• STATED PROBLEM: Reproduce the entries beginning with the line containing "Out of the group" and continuing through the line containing "22468 millimetres", replacing "snow slope" with "snowfield" and leaving everything else unchanged.

-- START --

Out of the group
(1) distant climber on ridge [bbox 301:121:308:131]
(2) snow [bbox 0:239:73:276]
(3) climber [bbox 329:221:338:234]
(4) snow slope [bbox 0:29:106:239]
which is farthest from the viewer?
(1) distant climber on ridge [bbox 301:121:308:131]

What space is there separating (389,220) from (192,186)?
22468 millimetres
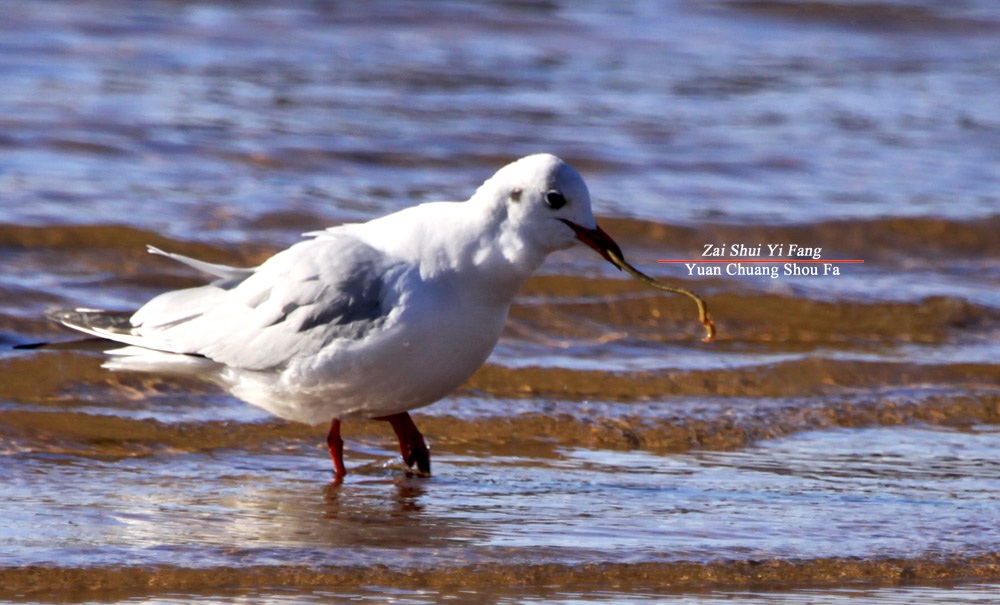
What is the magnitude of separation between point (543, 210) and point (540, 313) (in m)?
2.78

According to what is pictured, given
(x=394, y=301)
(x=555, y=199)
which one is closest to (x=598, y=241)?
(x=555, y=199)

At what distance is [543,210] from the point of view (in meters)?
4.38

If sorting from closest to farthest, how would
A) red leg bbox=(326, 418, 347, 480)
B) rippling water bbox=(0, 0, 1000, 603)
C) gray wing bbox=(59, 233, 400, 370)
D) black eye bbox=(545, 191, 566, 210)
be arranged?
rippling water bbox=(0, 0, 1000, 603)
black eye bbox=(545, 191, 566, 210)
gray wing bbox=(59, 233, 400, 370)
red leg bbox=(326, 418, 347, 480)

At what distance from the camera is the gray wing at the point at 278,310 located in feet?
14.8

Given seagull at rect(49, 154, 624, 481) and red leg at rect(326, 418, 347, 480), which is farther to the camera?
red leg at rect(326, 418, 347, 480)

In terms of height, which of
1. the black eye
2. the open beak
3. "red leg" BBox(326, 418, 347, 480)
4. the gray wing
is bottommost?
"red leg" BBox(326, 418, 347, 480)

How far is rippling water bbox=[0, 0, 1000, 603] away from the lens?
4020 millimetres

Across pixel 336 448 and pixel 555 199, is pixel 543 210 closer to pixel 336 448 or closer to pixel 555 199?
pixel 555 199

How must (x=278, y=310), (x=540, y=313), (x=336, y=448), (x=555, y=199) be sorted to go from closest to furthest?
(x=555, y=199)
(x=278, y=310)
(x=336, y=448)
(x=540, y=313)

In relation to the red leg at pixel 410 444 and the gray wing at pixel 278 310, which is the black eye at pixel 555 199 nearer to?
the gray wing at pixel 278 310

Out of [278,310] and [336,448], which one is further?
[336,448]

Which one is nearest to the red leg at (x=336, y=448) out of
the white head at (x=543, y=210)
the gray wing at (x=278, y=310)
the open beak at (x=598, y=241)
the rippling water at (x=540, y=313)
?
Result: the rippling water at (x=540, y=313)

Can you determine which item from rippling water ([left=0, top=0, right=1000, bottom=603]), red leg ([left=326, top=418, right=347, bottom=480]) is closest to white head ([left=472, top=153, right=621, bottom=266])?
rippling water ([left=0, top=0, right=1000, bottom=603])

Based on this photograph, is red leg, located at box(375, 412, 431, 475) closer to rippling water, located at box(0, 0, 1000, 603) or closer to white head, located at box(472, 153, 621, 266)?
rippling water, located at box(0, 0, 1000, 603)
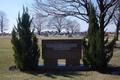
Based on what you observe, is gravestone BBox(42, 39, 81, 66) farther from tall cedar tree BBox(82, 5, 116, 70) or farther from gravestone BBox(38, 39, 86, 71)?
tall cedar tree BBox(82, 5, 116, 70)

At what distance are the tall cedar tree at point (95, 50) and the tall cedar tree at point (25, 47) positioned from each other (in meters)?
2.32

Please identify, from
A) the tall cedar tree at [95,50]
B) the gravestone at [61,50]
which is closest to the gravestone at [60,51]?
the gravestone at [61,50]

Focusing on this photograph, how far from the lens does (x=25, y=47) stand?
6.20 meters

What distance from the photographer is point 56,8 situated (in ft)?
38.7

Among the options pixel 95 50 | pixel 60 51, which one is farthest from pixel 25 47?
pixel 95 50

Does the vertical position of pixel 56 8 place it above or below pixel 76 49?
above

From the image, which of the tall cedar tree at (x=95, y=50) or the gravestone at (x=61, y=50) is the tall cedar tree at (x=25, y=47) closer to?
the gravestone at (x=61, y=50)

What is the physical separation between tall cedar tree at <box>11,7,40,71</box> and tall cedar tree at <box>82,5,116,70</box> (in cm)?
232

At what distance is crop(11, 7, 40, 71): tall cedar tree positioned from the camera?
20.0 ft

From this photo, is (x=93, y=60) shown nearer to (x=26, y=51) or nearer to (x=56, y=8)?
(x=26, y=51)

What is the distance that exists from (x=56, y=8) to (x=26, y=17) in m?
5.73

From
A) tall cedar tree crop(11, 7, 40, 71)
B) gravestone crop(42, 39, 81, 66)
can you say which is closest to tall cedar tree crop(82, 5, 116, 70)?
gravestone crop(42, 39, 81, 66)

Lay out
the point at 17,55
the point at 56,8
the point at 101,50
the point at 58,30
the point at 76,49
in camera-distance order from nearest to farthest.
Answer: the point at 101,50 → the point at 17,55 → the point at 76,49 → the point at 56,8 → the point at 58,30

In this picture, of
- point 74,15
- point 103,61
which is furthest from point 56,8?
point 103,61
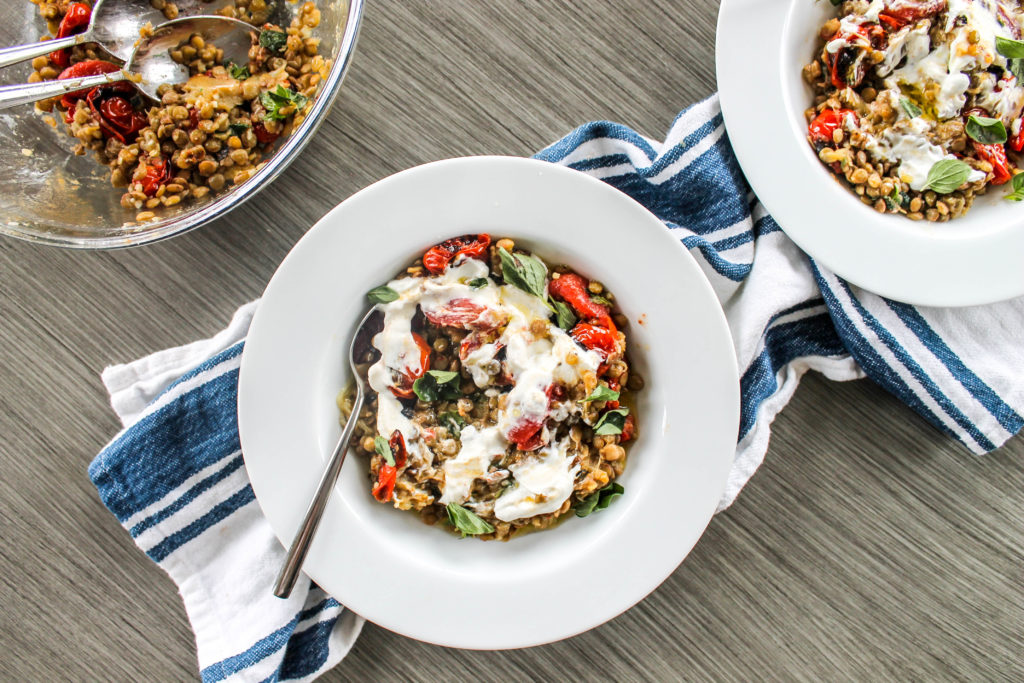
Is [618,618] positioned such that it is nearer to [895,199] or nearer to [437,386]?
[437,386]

-- END --
-- START --

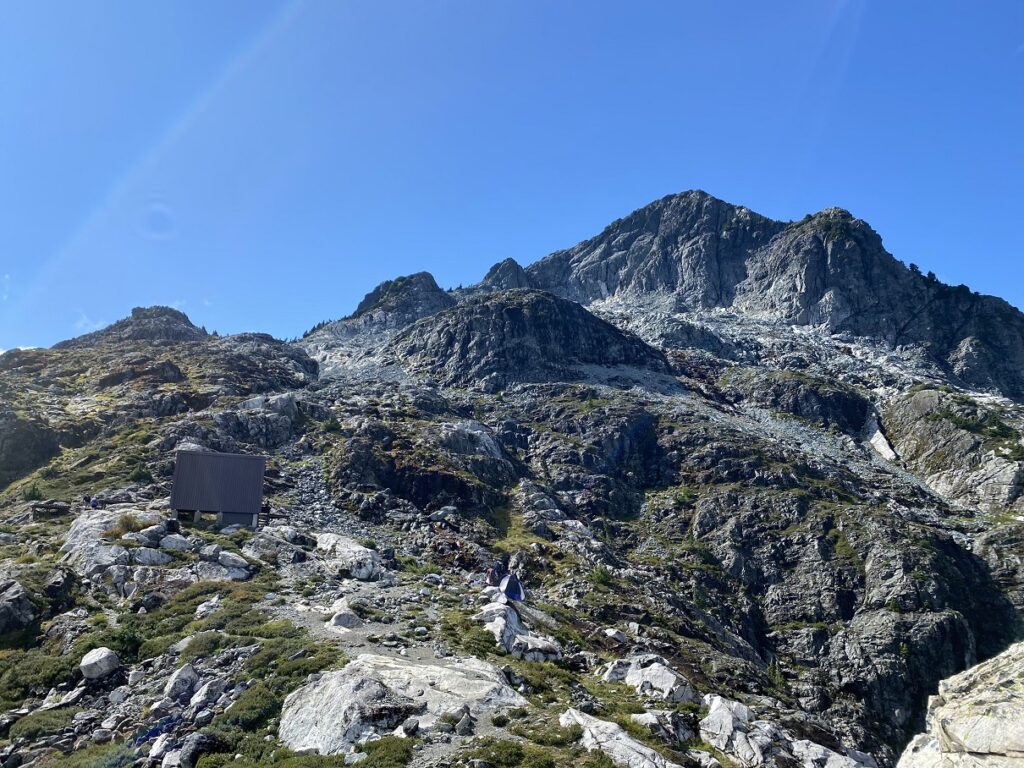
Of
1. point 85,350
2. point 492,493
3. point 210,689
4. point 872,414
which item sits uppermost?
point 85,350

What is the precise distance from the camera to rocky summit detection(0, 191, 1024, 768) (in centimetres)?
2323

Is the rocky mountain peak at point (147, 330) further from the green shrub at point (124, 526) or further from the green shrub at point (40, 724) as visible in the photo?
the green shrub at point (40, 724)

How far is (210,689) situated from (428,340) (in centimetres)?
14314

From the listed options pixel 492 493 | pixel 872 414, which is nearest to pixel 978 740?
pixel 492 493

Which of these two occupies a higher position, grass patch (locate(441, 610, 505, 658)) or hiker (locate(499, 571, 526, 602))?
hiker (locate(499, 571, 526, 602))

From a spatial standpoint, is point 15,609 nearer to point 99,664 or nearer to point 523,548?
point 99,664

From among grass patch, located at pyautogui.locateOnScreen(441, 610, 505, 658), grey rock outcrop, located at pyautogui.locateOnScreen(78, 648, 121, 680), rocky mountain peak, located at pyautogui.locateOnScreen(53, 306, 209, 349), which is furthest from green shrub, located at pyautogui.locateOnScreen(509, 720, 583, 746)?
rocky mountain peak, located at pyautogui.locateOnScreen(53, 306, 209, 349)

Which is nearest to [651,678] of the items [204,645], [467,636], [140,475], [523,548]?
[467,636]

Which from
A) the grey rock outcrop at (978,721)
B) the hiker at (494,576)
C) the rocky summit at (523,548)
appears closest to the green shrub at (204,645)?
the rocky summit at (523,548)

-- END --

• WRITTEN SOLUTION:
Out of the group
(1) distant climber on ridge [bbox 301:121:308:131]
(2) snow [bbox 0:239:73:276]
(3) climber [bbox 329:221:338:234]
(4) snowfield [bbox 0:29:106:239]
which is farthest from the viewer?
(1) distant climber on ridge [bbox 301:121:308:131]

What space is there separating (389,220) from (192,186)?
22468 millimetres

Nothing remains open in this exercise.